Wednesday, September 1, 2010

Testosterone Reinforcements

Just when Husband was about to build himself a man cave in the woods to escape all the estrogen-charged drama around here, testosterone reinforcements have arrived in the form of teenage wonder boy Wyatt. Wyatt is an honorary nephew of mine (okay, not an actual blood nephew) based on the fact that I am fairly certain every time I have been back to my Iowa stomping grounds, he has somehow appeared in the vicinity of either of my sisters' homes (that being Lisa and Beth).

The Squirrels are delighted beyond words to have a "big brother" in the house. When they found out he was moving in with us to attend a nearby college (and we hoped to scam some free "mannying" services from him), they asked nearly daily when Wyatt would arrive. When they found out they are related to him (rather distantly but he does boast my maiden name as his surname), they were fascinated. The Squirrels are always fascinated with how many people they are related to, thanks to the fact that both Husband and I come from a long line of happily breeding rabbits.

(PS That's my "flower arrangement" thing on the dresser. Wouldn't want to get Wyatt disbarred from the He-Man Woman Haters Club)

Wyatt moved in without much fanfare. He is very low key, crazy smart, and rather quiet. He puts up with the Squirrels invading his personal space on a daily basis and doesn't mind when they type on his laptop, watch him play video games, swipe his gum, and mess with his cell phone and iPod. He also was non-plussed by the fact that he had to have a background check run and be fingerprinted since we are still a licensed foster care home. The other day found that Kate had crawled up on Wyatt's lap with her TAG reader and was merrily "reading" the "Ozzie and Mack" book while Wyatt was reading his book for Literature 110. Kate also likes to launch herself up in Wyatt's arms and hang on like she's a barnacle. Elisabeth just likes to jabber his head off.

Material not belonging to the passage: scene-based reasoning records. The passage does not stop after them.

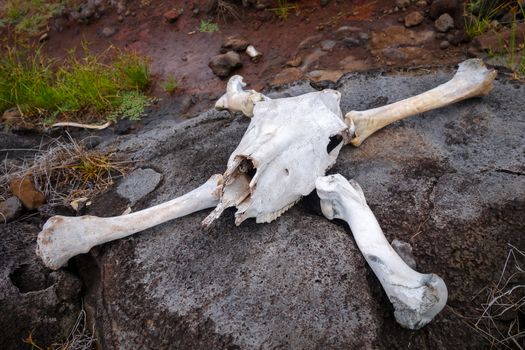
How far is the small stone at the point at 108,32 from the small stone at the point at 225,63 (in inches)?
78.3

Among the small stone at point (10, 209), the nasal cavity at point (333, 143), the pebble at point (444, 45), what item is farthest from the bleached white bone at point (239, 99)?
the pebble at point (444, 45)

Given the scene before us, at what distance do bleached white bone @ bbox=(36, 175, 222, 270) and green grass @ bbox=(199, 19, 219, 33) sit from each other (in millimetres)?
3132

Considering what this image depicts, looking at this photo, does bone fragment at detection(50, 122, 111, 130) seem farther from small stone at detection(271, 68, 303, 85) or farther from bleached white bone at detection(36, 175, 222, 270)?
bleached white bone at detection(36, 175, 222, 270)

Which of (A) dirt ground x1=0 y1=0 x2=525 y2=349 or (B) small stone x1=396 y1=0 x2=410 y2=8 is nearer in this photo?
(A) dirt ground x1=0 y1=0 x2=525 y2=349

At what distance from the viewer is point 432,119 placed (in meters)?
2.33

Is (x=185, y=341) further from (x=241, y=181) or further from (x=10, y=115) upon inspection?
(x=10, y=115)

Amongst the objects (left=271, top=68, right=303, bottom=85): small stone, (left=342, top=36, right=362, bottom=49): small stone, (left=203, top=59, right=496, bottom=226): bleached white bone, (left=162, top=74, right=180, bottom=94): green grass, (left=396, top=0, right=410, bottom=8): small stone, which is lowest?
(left=162, top=74, right=180, bottom=94): green grass

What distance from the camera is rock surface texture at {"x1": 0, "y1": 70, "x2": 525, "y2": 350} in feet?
5.00

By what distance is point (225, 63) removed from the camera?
3.88m

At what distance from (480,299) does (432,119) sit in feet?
3.66

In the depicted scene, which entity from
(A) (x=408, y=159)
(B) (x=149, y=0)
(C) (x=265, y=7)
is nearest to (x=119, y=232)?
(A) (x=408, y=159)

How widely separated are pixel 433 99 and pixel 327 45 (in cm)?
179

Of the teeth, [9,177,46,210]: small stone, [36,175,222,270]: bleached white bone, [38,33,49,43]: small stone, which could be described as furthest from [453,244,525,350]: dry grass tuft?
[38,33,49,43]: small stone

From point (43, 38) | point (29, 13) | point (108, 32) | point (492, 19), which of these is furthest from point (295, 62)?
point (29, 13)
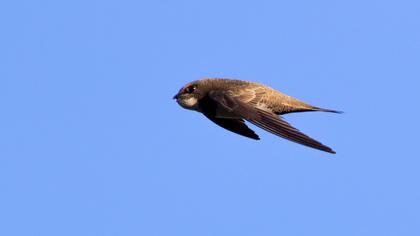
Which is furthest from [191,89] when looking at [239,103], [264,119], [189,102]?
[264,119]

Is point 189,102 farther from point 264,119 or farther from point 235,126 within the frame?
point 264,119

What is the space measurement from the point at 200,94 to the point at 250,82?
960 mm

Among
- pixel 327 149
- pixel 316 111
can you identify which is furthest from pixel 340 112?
pixel 327 149

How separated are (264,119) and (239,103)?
91 cm

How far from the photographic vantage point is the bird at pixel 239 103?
41.9ft

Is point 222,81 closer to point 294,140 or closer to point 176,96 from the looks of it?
point 176,96

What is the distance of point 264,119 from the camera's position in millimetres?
12609

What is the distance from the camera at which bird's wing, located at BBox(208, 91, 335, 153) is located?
36.4ft

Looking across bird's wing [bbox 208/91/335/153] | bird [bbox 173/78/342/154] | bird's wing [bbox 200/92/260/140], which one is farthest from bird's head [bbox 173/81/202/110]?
bird's wing [bbox 208/91/335/153]

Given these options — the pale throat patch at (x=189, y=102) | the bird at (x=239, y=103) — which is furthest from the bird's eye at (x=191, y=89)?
the pale throat patch at (x=189, y=102)

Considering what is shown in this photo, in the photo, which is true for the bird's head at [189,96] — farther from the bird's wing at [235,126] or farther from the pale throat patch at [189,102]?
the bird's wing at [235,126]

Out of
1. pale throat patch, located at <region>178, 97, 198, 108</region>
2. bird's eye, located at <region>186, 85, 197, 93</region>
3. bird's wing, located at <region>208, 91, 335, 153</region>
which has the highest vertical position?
bird's eye, located at <region>186, 85, 197, 93</region>

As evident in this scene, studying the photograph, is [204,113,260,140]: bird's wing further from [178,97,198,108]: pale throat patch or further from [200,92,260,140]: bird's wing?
[178,97,198,108]: pale throat patch

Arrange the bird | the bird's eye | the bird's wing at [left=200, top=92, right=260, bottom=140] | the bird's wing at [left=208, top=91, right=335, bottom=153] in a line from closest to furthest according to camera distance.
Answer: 1. the bird's wing at [left=208, top=91, right=335, bottom=153]
2. the bird
3. the bird's wing at [left=200, top=92, right=260, bottom=140]
4. the bird's eye
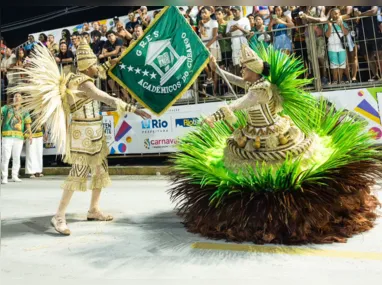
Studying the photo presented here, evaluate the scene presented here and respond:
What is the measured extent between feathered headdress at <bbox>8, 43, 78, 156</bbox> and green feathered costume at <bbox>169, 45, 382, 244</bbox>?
2.72ft

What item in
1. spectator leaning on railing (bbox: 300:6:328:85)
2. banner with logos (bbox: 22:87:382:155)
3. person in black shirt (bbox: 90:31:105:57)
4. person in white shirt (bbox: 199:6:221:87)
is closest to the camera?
banner with logos (bbox: 22:87:382:155)

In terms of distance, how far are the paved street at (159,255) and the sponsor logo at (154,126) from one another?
268 cm

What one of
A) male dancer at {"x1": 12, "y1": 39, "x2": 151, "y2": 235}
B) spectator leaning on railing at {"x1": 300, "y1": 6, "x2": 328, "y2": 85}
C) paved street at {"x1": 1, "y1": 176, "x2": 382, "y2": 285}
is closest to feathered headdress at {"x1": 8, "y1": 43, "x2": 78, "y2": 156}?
male dancer at {"x1": 12, "y1": 39, "x2": 151, "y2": 235}

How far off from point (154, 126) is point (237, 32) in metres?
1.90

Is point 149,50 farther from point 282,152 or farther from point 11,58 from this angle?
point 11,58

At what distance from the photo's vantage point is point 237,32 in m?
5.31

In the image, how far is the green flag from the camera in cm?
237

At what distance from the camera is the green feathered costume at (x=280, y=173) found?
6.25 ft

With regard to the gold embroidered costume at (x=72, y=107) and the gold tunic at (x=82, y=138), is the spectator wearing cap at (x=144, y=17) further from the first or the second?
the gold tunic at (x=82, y=138)

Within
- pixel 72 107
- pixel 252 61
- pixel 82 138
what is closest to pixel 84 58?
pixel 72 107

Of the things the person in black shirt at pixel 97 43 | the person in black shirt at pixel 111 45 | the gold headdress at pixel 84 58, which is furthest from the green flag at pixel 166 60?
the person in black shirt at pixel 97 43

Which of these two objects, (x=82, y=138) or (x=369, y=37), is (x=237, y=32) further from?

We told Wyatt that living with us is like nuclear birth control. He will be VERY content to wait for marriage and kids after he sees this Momzilla in action! I probably should have had him sign a confidentiality agreement that he would never disclose my pathetic parenting skills to the outside world. Maybe I'll make that a condition of continued habitation as the troll in our basement.